Last year, conservatives began taking action against the “diversity, equity, and inclusion” bureaucracy. The Manhattan Institute released a model policy to abolish DEI, exposed abuses in public universities, and advised political leaders, most notably Florida governor Ron DeSantis, in the crafting of legislation abolishing public-university DEI programs at the state level. To date, three states—Florida, Texas, and Tennessee—have passed laws abolishing or restricting DEI. A total of 17 states have either passed such laws or are considering them.

Our efforts are bearing fruit. Last week, the University of Florida, the flagship state institution, announced that it had dissolved its DEI department and terminated the employment of all DEI officials. UF was spending an astonishing $5 million per year on DEI programs, which university president Ben Sasse wisely redirected toward faculty recruitment. The new budget would presumably include recruitment for UF’s Hamilton Center, a new home for conservative scholars. Sasse also offered a positive alternative to DEI, promising to hold the institution to the much better standard of “universal human dignity.”

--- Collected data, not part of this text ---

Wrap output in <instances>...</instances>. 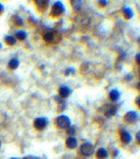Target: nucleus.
I'll return each mask as SVG.
<instances>
[{
	"mask_svg": "<svg viewBox=\"0 0 140 159\" xmlns=\"http://www.w3.org/2000/svg\"><path fill=\"white\" fill-rule=\"evenodd\" d=\"M56 123V126L60 128V129H68L71 126V123H70V118L68 116H58L55 121Z\"/></svg>",
	"mask_w": 140,
	"mask_h": 159,
	"instance_id": "obj_1",
	"label": "nucleus"
},
{
	"mask_svg": "<svg viewBox=\"0 0 140 159\" xmlns=\"http://www.w3.org/2000/svg\"><path fill=\"white\" fill-rule=\"evenodd\" d=\"M95 152V148L91 143H83L79 146V153L84 157H89Z\"/></svg>",
	"mask_w": 140,
	"mask_h": 159,
	"instance_id": "obj_2",
	"label": "nucleus"
},
{
	"mask_svg": "<svg viewBox=\"0 0 140 159\" xmlns=\"http://www.w3.org/2000/svg\"><path fill=\"white\" fill-rule=\"evenodd\" d=\"M64 13V6L61 1H56L54 2L53 7H51V12H50V15L53 16H60L61 14Z\"/></svg>",
	"mask_w": 140,
	"mask_h": 159,
	"instance_id": "obj_3",
	"label": "nucleus"
},
{
	"mask_svg": "<svg viewBox=\"0 0 140 159\" xmlns=\"http://www.w3.org/2000/svg\"><path fill=\"white\" fill-rule=\"evenodd\" d=\"M47 125H48V121L44 117H40V118H36L34 121V128L36 130H43Z\"/></svg>",
	"mask_w": 140,
	"mask_h": 159,
	"instance_id": "obj_4",
	"label": "nucleus"
},
{
	"mask_svg": "<svg viewBox=\"0 0 140 159\" xmlns=\"http://www.w3.org/2000/svg\"><path fill=\"white\" fill-rule=\"evenodd\" d=\"M137 118H138V116H137V112H136V111H129V112H126L125 116H124V121H125L126 123H129V124L136 123V122H137Z\"/></svg>",
	"mask_w": 140,
	"mask_h": 159,
	"instance_id": "obj_5",
	"label": "nucleus"
},
{
	"mask_svg": "<svg viewBox=\"0 0 140 159\" xmlns=\"http://www.w3.org/2000/svg\"><path fill=\"white\" fill-rule=\"evenodd\" d=\"M77 139L75 138V137H72V136H69L68 138H67V141H65V145H67V148L68 149H70V150H72V149H76L77 148Z\"/></svg>",
	"mask_w": 140,
	"mask_h": 159,
	"instance_id": "obj_6",
	"label": "nucleus"
},
{
	"mask_svg": "<svg viewBox=\"0 0 140 159\" xmlns=\"http://www.w3.org/2000/svg\"><path fill=\"white\" fill-rule=\"evenodd\" d=\"M120 139H122V143H123V144L127 145V144H130V143L132 142V136H131L130 132H127V131H122V133H120Z\"/></svg>",
	"mask_w": 140,
	"mask_h": 159,
	"instance_id": "obj_7",
	"label": "nucleus"
},
{
	"mask_svg": "<svg viewBox=\"0 0 140 159\" xmlns=\"http://www.w3.org/2000/svg\"><path fill=\"white\" fill-rule=\"evenodd\" d=\"M58 94H60V96H61L62 98H67V97H69V96H70V94H71V89H70L69 87L62 85V87L58 89Z\"/></svg>",
	"mask_w": 140,
	"mask_h": 159,
	"instance_id": "obj_8",
	"label": "nucleus"
},
{
	"mask_svg": "<svg viewBox=\"0 0 140 159\" xmlns=\"http://www.w3.org/2000/svg\"><path fill=\"white\" fill-rule=\"evenodd\" d=\"M119 97H120V92H119L117 89H112V90L109 92V98H110V101H112V102H117V101L119 99Z\"/></svg>",
	"mask_w": 140,
	"mask_h": 159,
	"instance_id": "obj_9",
	"label": "nucleus"
},
{
	"mask_svg": "<svg viewBox=\"0 0 140 159\" xmlns=\"http://www.w3.org/2000/svg\"><path fill=\"white\" fill-rule=\"evenodd\" d=\"M96 157L98 159H106L108 158V151L103 148H99L96 152Z\"/></svg>",
	"mask_w": 140,
	"mask_h": 159,
	"instance_id": "obj_10",
	"label": "nucleus"
},
{
	"mask_svg": "<svg viewBox=\"0 0 140 159\" xmlns=\"http://www.w3.org/2000/svg\"><path fill=\"white\" fill-rule=\"evenodd\" d=\"M123 14H124V16H125V19H127V20H130V19H132L133 18V11L130 8V7H124L123 8Z\"/></svg>",
	"mask_w": 140,
	"mask_h": 159,
	"instance_id": "obj_11",
	"label": "nucleus"
},
{
	"mask_svg": "<svg viewBox=\"0 0 140 159\" xmlns=\"http://www.w3.org/2000/svg\"><path fill=\"white\" fill-rule=\"evenodd\" d=\"M54 38H55V34H54L53 32H48V33H46V34L43 35V40H44L46 42H55Z\"/></svg>",
	"mask_w": 140,
	"mask_h": 159,
	"instance_id": "obj_12",
	"label": "nucleus"
},
{
	"mask_svg": "<svg viewBox=\"0 0 140 159\" xmlns=\"http://www.w3.org/2000/svg\"><path fill=\"white\" fill-rule=\"evenodd\" d=\"M18 67H19V60H18V59H12V60L8 62V68H9L11 70L16 69Z\"/></svg>",
	"mask_w": 140,
	"mask_h": 159,
	"instance_id": "obj_13",
	"label": "nucleus"
},
{
	"mask_svg": "<svg viewBox=\"0 0 140 159\" xmlns=\"http://www.w3.org/2000/svg\"><path fill=\"white\" fill-rule=\"evenodd\" d=\"M116 108L115 106H108V109L105 110V116L106 117H112V116H115V114H116Z\"/></svg>",
	"mask_w": 140,
	"mask_h": 159,
	"instance_id": "obj_14",
	"label": "nucleus"
},
{
	"mask_svg": "<svg viewBox=\"0 0 140 159\" xmlns=\"http://www.w3.org/2000/svg\"><path fill=\"white\" fill-rule=\"evenodd\" d=\"M5 42H6L7 45H9V46H13V45L16 42V40H15V38H14V36L6 35V36H5Z\"/></svg>",
	"mask_w": 140,
	"mask_h": 159,
	"instance_id": "obj_15",
	"label": "nucleus"
},
{
	"mask_svg": "<svg viewBox=\"0 0 140 159\" xmlns=\"http://www.w3.org/2000/svg\"><path fill=\"white\" fill-rule=\"evenodd\" d=\"M15 36H16L18 40H25L26 36H27V34H26V32H23V31H19V32L15 33Z\"/></svg>",
	"mask_w": 140,
	"mask_h": 159,
	"instance_id": "obj_16",
	"label": "nucleus"
},
{
	"mask_svg": "<svg viewBox=\"0 0 140 159\" xmlns=\"http://www.w3.org/2000/svg\"><path fill=\"white\" fill-rule=\"evenodd\" d=\"M71 5L74 6V8L76 11L81 9V5H82V1H71Z\"/></svg>",
	"mask_w": 140,
	"mask_h": 159,
	"instance_id": "obj_17",
	"label": "nucleus"
},
{
	"mask_svg": "<svg viewBox=\"0 0 140 159\" xmlns=\"http://www.w3.org/2000/svg\"><path fill=\"white\" fill-rule=\"evenodd\" d=\"M14 21H15V23H16V25H19V26H21V25H22V20H21V18H20V16H15V18H14Z\"/></svg>",
	"mask_w": 140,
	"mask_h": 159,
	"instance_id": "obj_18",
	"label": "nucleus"
},
{
	"mask_svg": "<svg viewBox=\"0 0 140 159\" xmlns=\"http://www.w3.org/2000/svg\"><path fill=\"white\" fill-rule=\"evenodd\" d=\"M67 132H68L69 135H74V133H75V128H74V126L68 128V129H67Z\"/></svg>",
	"mask_w": 140,
	"mask_h": 159,
	"instance_id": "obj_19",
	"label": "nucleus"
},
{
	"mask_svg": "<svg viewBox=\"0 0 140 159\" xmlns=\"http://www.w3.org/2000/svg\"><path fill=\"white\" fill-rule=\"evenodd\" d=\"M75 73V69L74 68H68L65 70V75H70V74H74Z\"/></svg>",
	"mask_w": 140,
	"mask_h": 159,
	"instance_id": "obj_20",
	"label": "nucleus"
},
{
	"mask_svg": "<svg viewBox=\"0 0 140 159\" xmlns=\"http://www.w3.org/2000/svg\"><path fill=\"white\" fill-rule=\"evenodd\" d=\"M136 61H137V63H138V65L140 66V53L136 55Z\"/></svg>",
	"mask_w": 140,
	"mask_h": 159,
	"instance_id": "obj_21",
	"label": "nucleus"
},
{
	"mask_svg": "<svg viewBox=\"0 0 140 159\" xmlns=\"http://www.w3.org/2000/svg\"><path fill=\"white\" fill-rule=\"evenodd\" d=\"M98 4H99L101 6H103V7H104V6H106V5H108V1H98Z\"/></svg>",
	"mask_w": 140,
	"mask_h": 159,
	"instance_id": "obj_22",
	"label": "nucleus"
},
{
	"mask_svg": "<svg viewBox=\"0 0 140 159\" xmlns=\"http://www.w3.org/2000/svg\"><path fill=\"white\" fill-rule=\"evenodd\" d=\"M136 138H137V142H138V143L140 144V131L138 132V133H137V137H136Z\"/></svg>",
	"mask_w": 140,
	"mask_h": 159,
	"instance_id": "obj_23",
	"label": "nucleus"
},
{
	"mask_svg": "<svg viewBox=\"0 0 140 159\" xmlns=\"http://www.w3.org/2000/svg\"><path fill=\"white\" fill-rule=\"evenodd\" d=\"M136 103H137V105L139 106V109H140V96L137 98V101H136Z\"/></svg>",
	"mask_w": 140,
	"mask_h": 159,
	"instance_id": "obj_24",
	"label": "nucleus"
},
{
	"mask_svg": "<svg viewBox=\"0 0 140 159\" xmlns=\"http://www.w3.org/2000/svg\"><path fill=\"white\" fill-rule=\"evenodd\" d=\"M2 12H4V6H2L1 4H0V14H1Z\"/></svg>",
	"mask_w": 140,
	"mask_h": 159,
	"instance_id": "obj_25",
	"label": "nucleus"
},
{
	"mask_svg": "<svg viewBox=\"0 0 140 159\" xmlns=\"http://www.w3.org/2000/svg\"><path fill=\"white\" fill-rule=\"evenodd\" d=\"M23 159H39L37 157H26V158H23Z\"/></svg>",
	"mask_w": 140,
	"mask_h": 159,
	"instance_id": "obj_26",
	"label": "nucleus"
},
{
	"mask_svg": "<svg viewBox=\"0 0 140 159\" xmlns=\"http://www.w3.org/2000/svg\"><path fill=\"white\" fill-rule=\"evenodd\" d=\"M137 88H138V89H139V90H140V82H139V83H138V84H137Z\"/></svg>",
	"mask_w": 140,
	"mask_h": 159,
	"instance_id": "obj_27",
	"label": "nucleus"
},
{
	"mask_svg": "<svg viewBox=\"0 0 140 159\" xmlns=\"http://www.w3.org/2000/svg\"><path fill=\"white\" fill-rule=\"evenodd\" d=\"M138 42H139V43H140V38H139V39H138Z\"/></svg>",
	"mask_w": 140,
	"mask_h": 159,
	"instance_id": "obj_28",
	"label": "nucleus"
},
{
	"mask_svg": "<svg viewBox=\"0 0 140 159\" xmlns=\"http://www.w3.org/2000/svg\"><path fill=\"white\" fill-rule=\"evenodd\" d=\"M0 49H1V43H0Z\"/></svg>",
	"mask_w": 140,
	"mask_h": 159,
	"instance_id": "obj_29",
	"label": "nucleus"
},
{
	"mask_svg": "<svg viewBox=\"0 0 140 159\" xmlns=\"http://www.w3.org/2000/svg\"><path fill=\"white\" fill-rule=\"evenodd\" d=\"M0 146H1V142H0Z\"/></svg>",
	"mask_w": 140,
	"mask_h": 159,
	"instance_id": "obj_30",
	"label": "nucleus"
},
{
	"mask_svg": "<svg viewBox=\"0 0 140 159\" xmlns=\"http://www.w3.org/2000/svg\"><path fill=\"white\" fill-rule=\"evenodd\" d=\"M12 159H18V158H12Z\"/></svg>",
	"mask_w": 140,
	"mask_h": 159,
	"instance_id": "obj_31",
	"label": "nucleus"
}]
</instances>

Conservatives are rightly celebrating the move as a watershed. DEI is not an inevitability; it is a choice that can be undone.

Corporate America is following suit. Firms including Google, Meta, and Zoom have quietly cut back DEI departments and laid off employees. I have recently spoken with a number of Fortune 500 executives, who explained that, following the summer of George Floyd, companies felt immense pressure to “do something” about racial disparities. But four years later, they have realized that DEI programs undermine productivity, destroy merit-based systems, and poison corporate culture. Because of our successful campaign to expose the true nature of DEI, they now have the political space—in essence, the social permission—to wind down these programs.

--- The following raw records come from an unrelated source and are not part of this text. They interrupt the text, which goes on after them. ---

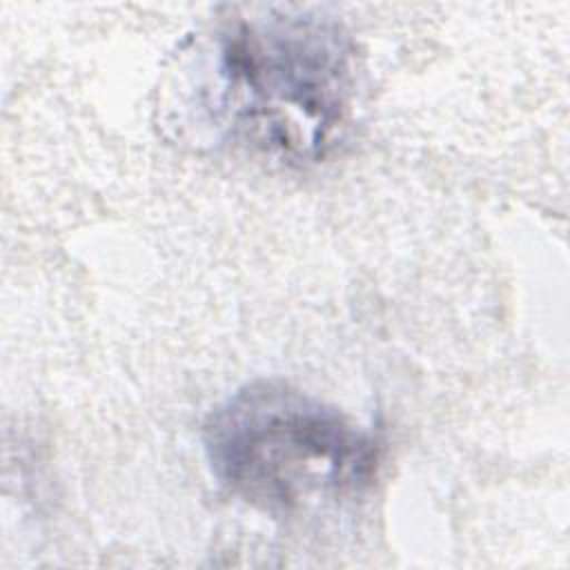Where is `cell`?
I'll use <instances>...</instances> for the list:
<instances>
[{
    "instance_id": "1",
    "label": "cell",
    "mask_w": 570,
    "mask_h": 570,
    "mask_svg": "<svg viewBox=\"0 0 570 570\" xmlns=\"http://www.w3.org/2000/svg\"><path fill=\"white\" fill-rule=\"evenodd\" d=\"M203 445L216 479L269 512L356 494L379 461L370 432L274 381L252 383L216 405L203 425Z\"/></svg>"
},
{
    "instance_id": "2",
    "label": "cell",
    "mask_w": 570,
    "mask_h": 570,
    "mask_svg": "<svg viewBox=\"0 0 570 570\" xmlns=\"http://www.w3.org/2000/svg\"><path fill=\"white\" fill-rule=\"evenodd\" d=\"M218 73L249 142L292 160L314 156L347 109V33L327 16L267 11L220 33Z\"/></svg>"
}]
</instances>
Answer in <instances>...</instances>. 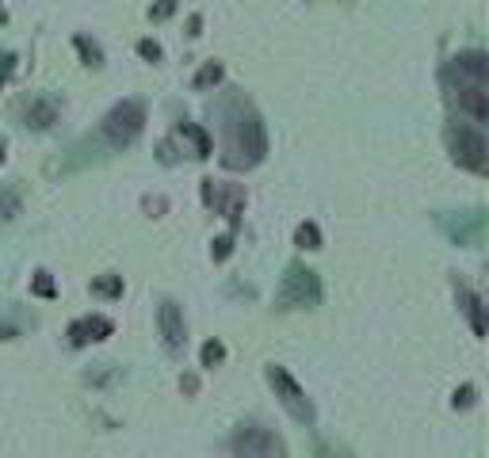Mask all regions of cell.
<instances>
[{
  "mask_svg": "<svg viewBox=\"0 0 489 458\" xmlns=\"http://www.w3.org/2000/svg\"><path fill=\"white\" fill-rule=\"evenodd\" d=\"M451 149H455V160H463L466 168H481L486 164V142H481V134H474V130L458 126L447 134Z\"/></svg>",
  "mask_w": 489,
  "mask_h": 458,
  "instance_id": "1",
  "label": "cell"
},
{
  "mask_svg": "<svg viewBox=\"0 0 489 458\" xmlns=\"http://www.w3.org/2000/svg\"><path fill=\"white\" fill-rule=\"evenodd\" d=\"M107 137L111 142H130V137L142 130V107L138 103H122V107H115L111 114H107Z\"/></svg>",
  "mask_w": 489,
  "mask_h": 458,
  "instance_id": "2",
  "label": "cell"
},
{
  "mask_svg": "<svg viewBox=\"0 0 489 458\" xmlns=\"http://www.w3.org/2000/svg\"><path fill=\"white\" fill-rule=\"evenodd\" d=\"M237 455L241 458H279V443L264 432H244V435H237Z\"/></svg>",
  "mask_w": 489,
  "mask_h": 458,
  "instance_id": "3",
  "label": "cell"
},
{
  "mask_svg": "<svg viewBox=\"0 0 489 458\" xmlns=\"http://www.w3.org/2000/svg\"><path fill=\"white\" fill-rule=\"evenodd\" d=\"M317 302V279L302 267H290V279H287V290H283V302Z\"/></svg>",
  "mask_w": 489,
  "mask_h": 458,
  "instance_id": "4",
  "label": "cell"
},
{
  "mask_svg": "<svg viewBox=\"0 0 489 458\" xmlns=\"http://www.w3.org/2000/svg\"><path fill=\"white\" fill-rule=\"evenodd\" d=\"M272 382H275V386L283 389V405H287V409L295 412L298 420H310V405L302 401V393H298V389H295V382H290V378H287V374H283V371H272Z\"/></svg>",
  "mask_w": 489,
  "mask_h": 458,
  "instance_id": "5",
  "label": "cell"
},
{
  "mask_svg": "<svg viewBox=\"0 0 489 458\" xmlns=\"http://www.w3.org/2000/svg\"><path fill=\"white\" fill-rule=\"evenodd\" d=\"M458 99H463V107L474 114V119H486V114H489V103H486V84H463Z\"/></svg>",
  "mask_w": 489,
  "mask_h": 458,
  "instance_id": "6",
  "label": "cell"
},
{
  "mask_svg": "<svg viewBox=\"0 0 489 458\" xmlns=\"http://www.w3.org/2000/svg\"><path fill=\"white\" fill-rule=\"evenodd\" d=\"M160 325H165V340L176 348V344L183 340V325H180V309H176L172 302H168L165 309H160Z\"/></svg>",
  "mask_w": 489,
  "mask_h": 458,
  "instance_id": "7",
  "label": "cell"
},
{
  "mask_svg": "<svg viewBox=\"0 0 489 458\" xmlns=\"http://www.w3.org/2000/svg\"><path fill=\"white\" fill-rule=\"evenodd\" d=\"M298 241H302L306 248H317V229H313V226H302V229H298Z\"/></svg>",
  "mask_w": 489,
  "mask_h": 458,
  "instance_id": "8",
  "label": "cell"
},
{
  "mask_svg": "<svg viewBox=\"0 0 489 458\" xmlns=\"http://www.w3.org/2000/svg\"><path fill=\"white\" fill-rule=\"evenodd\" d=\"M203 359H206V363H214V359H222V348H218V344H206V348H203Z\"/></svg>",
  "mask_w": 489,
  "mask_h": 458,
  "instance_id": "9",
  "label": "cell"
},
{
  "mask_svg": "<svg viewBox=\"0 0 489 458\" xmlns=\"http://www.w3.org/2000/svg\"><path fill=\"white\" fill-rule=\"evenodd\" d=\"M96 290H99V294H115V290H119V279H107V282H96Z\"/></svg>",
  "mask_w": 489,
  "mask_h": 458,
  "instance_id": "10",
  "label": "cell"
},
{
  "mask_svg": "<svg viewBox=\"0 0 489 458\" xmlns=\"http://www.w3.org/2000/svg\"><path fill=\"white\" fill-rule=\"evenodd\" d=\"M4 336H12V328H8V325H0V340H4Z\"/></svg>",
  "mask_w": 489,
  "mask_h": 458,
  "instance_id": "11",
  "label": "cell"
}]
</instances>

But we need to do much more. The best way to conceptualize DEI is as the marriage of ideology and bureaucracy, or, more specifically, as the marriage between critical race theory and affirmative action. On their path to power, DEI activists hijacked the Civil Rights Act of 1964—which, in spirit, enshrines policies of colorblind nondiscrimination—to justify active discrimination against supposed “oppressor” groups. In doing this, they have gained significant leverage. While the recent firings of DEI employees are a salutary development, the movement to restore colorblind equality can succeed only if we reform civil rights law to reinstate its original focus on individual rights under the law, without regard to race—and dramatically reduce the footprint of critical race ideologies in public universities.

That said, we should celebrate the moment. At the beginning of last year, when we formally launched the “abolish DEI” campaign, it was seen as a fringe, right-wing proposal. Since then, it has achieved significant political victories and become the mainstream position, with widespread support. While momentum is on our side, we should press for maximal demands: abolish DEI in all American institutions, terminate the employment of all DEI bureaucrats, and encourage them to find gainful work elsewhere.

Let us hope that this moment is only the beginning of a “pink slip revolution.”